New material could speed development of hydrogen powered vehicles

Oct 06, 2008
Hydrogen Cars
Researchers have designed a material made of graphene sheets for hydrogen storage that could advance development of hydrogen powered vehicles. Credit: Oak Ridge National Laboratory

Researchers in Greece report design of a new material that almost meets the U.S. Department of Energy (DOE) 2010 goals for hydrogen storage and could help eliminate a key roadblock to practical hydrogen-powered vehicles. Their study on a way of safely storing hydrogen, an explosive gas, is scheduled for the Oct. 8 issue of ACS' Nano Letters.

Georgios K. Dimitrakakis, Emmanuel Tylianakis, and George E. Froudakis note that researchers long have sought ways of using carbon nanotubes (CNTs) to store hydrogen in fuel cell vehicles. CNTs are minute cylinders of carbon about 50,000 times thinner than the width of a human hair. Scientists hope to use CNTs as miniature storage tanks for hydrogen in the coming generation of fuel cell vehicles.

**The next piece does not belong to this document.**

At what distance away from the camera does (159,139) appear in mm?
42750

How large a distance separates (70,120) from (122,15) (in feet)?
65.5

In the new study, the researchers used computer modeling to design a unique hydrogen-storage structure consisting of parallel graphene sheets — layers of carbon just one atom thick -- stabilized by vertical columns of CNTs. They also added lithium ions to the material's design to enhance its storage capacity.

The scientists' calculations showed that their so-called "pillared graphene" could theoretically store up to 41 grams of hydrogen per liter, almost matching the DOE's target (45 grams of hydrogen per liter) for transportation applications. "Experimentalists are challenged to fabricate this material and validate its storage capacity," the researchers note.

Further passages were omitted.